Existem também outros recursos pró-russos da Internet que criam as notícias falsas para depois distribuí-las nas redes sociais. Por exemplo, “As notícias russa agora”, é uma página Web que se apresenta como uma fonte de notícias diárias, publicou no dia 21 de agosto um artigo intitulado “UE: Catalunha pode e Crimeia – não”. O texto que era acompanhado com a foto da sala plenária do Parlamento Europeu, dizia que a União Europeia deu a “luz verde” à separação da Catalunha da Espanha, ao mesmo tempo, opondo-se à ruptura da Crimeia com Ucrânia. O texto dizia: “Os moradores da Catalunha têm o direito de decidir sobre o seu futuro de uma forma democrática, de acordo com a declaração dos deputados europeus”. Na verdade, a notícia era baseada no comunicado de imprensa do grupo “Esquerda Unida Europeia” (52 assentos de 761) que criticava as medidas policiais do governo espanhol contra os organizadores do referendo ilegal. Um eco dessa publicação, com o mesmo texto e cabeçalho era reutilizado pelas inúmeras outras páginas que muitas vezes funcionam como porta-vozes de divulgação da posição oficial do Kremlin, como «FortRuss» ou «Frente News International».
"Independentista" catalão Adria Irigoyen Bretones à pousar na Donbas juntamente
com um membro do grupo neonazi russo Unidade Nacional Russa (RNE), foto@2014
Os jornalistas espanhóis também recordam aos seus leitores que “Kremlin tem tradicionalmente evitado quaisquer discursos controversos em casos deste tipo, trabalhando ao favor de seus interesses de uma forma discreta”. Como exemplos de tal interferência em assuntos internos de outros países “El País” cita “saída do Reino Unido da União Europeia, a campanha ultranacionalista da Marine Le Pen na França e a promoção do partido de extrema-direita “Alternativa para a Alemanha”, que no domingo passado ficou no 3º lugar com 13% dos votos e pela primeira vez, após 1945, entrará no parlamento do seu país.

1 comentário:

Daniel Agl disse...

Quando eu comecei a acompanhar o movimento reintegracionista galego na internet, conheci esses movimentos separatistas na internet. A maioria deles é de esquerda e morre de amores pela União Soviética. E como existe aquela história de que antes da chegada de Putin, a Rússia estava falida e bagunçada, mas ele foi lá e fez várias nacionalizações (estatizações) e tudo se resolveu. Isso fazem que as esquerdas fabianas sintam que Putin é algo como União Soviética do século XXI.

Porém também é sabido que os Catalãs aspiram serem independentes à muito tempo. Porém usarem bots pra ganhar número nas redes é bem irônico. Ainda mais o governo espanhol que tomou as urnas, ainda que seja inconstitucional, mostram o medo que tem de uma vitória catalã.

Outro problema é a constituição espanhola que proíbe que o território sofra qualquer separatismo. Ou seja, qualquer movimento separatista mesmo que tenha o aval, a permissão do Executivo (primeiro-ministro e parlamento) e do Estado (rei), continua sendo inconstitucional. É impossível fazer um separatismo seguindo a atual constituição.

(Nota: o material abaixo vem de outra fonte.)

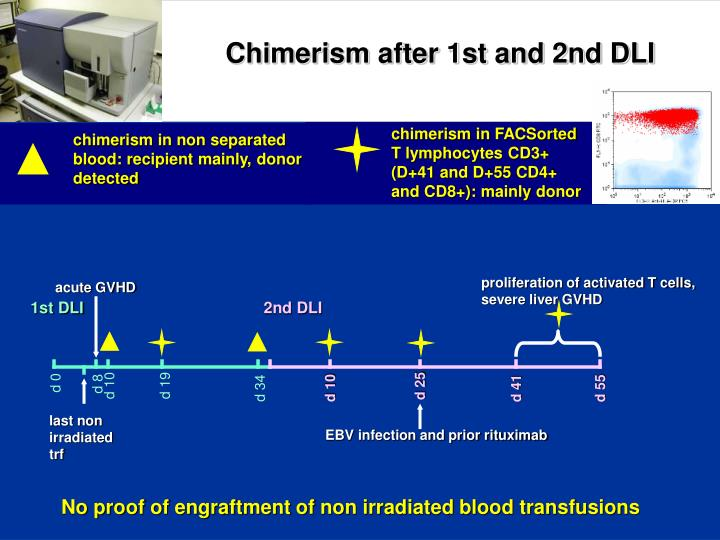 Chimerism after 1st and 2nd DLI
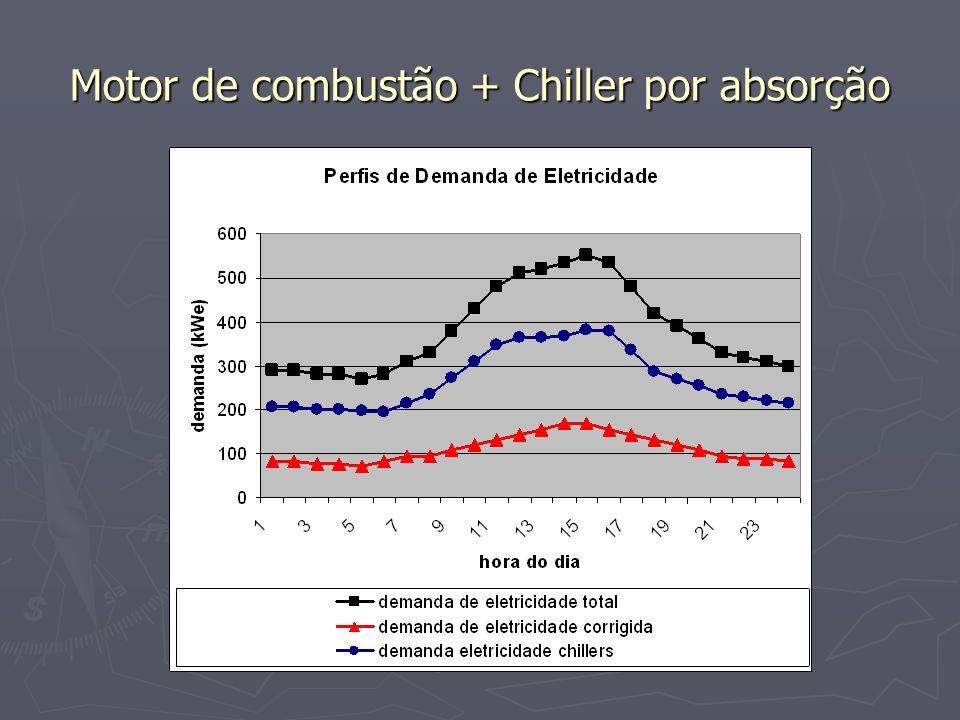 Motor de combustão + Chiller por absorção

Pior ainda foi os burocratas afirmarem que referendos não são democráticos, bem irônico, pois eles mesmos foram eleitos por eleições e colocam sua legitimidade nisto.

Sobre as violências, ainda que existam alguns ou muitos feridas forjados, existe diversos vídeos das agressões da guarda nacional contra as pessoas pacíficas e se vê muito bem. Cantou o hino da Catalunha, levou porrada! Tirou a mão do rosto, cacetada na cara!! Foi tirado à força por uma escada e caiu, levou pisada!! Isso são fatos que a guarda nacional e o Executivo terão que responder, porque as imagens são bem claras.